* [Work to be completed]:
Output all entries below exactly as they are given.

Dataset items:
..........

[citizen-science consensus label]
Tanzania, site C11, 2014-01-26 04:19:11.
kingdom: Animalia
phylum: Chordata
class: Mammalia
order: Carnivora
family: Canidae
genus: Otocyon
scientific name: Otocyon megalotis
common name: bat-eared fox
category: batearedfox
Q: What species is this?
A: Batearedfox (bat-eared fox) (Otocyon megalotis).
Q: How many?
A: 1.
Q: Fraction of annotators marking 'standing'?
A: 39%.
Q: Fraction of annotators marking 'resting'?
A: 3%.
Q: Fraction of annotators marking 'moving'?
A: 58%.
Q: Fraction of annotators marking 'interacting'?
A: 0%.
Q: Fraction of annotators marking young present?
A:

..........

* [Output for this task]:
[citizen-science consensus label]
Tanzania, site C11, 2014-01-26 04:19:11.
kingdom: Animalia
phylum: Chordata
class: Mammalia
order: Carnivora
family: Canidae
genus: Otocyon
scientific name: Otocyon megalotis
common name: bat-eared fox
category: batearedfox
Q: What species is this?
A: Batearedfox (bat-eared fox) (Otocyon megalotis).
Q: How many?
A: 1.
Q: Fraction of annotators marking 'standing'?
A: 39%.
Q: Fraction of annotators marking 'resting'?
A: 3%.
Q: Fraction of annotators marking 'moving'?
A: 58%.
Q: Fraction of annotators marking 'interacting'?
A: 0%.
Q: Fraction of annotators marking young present?
A:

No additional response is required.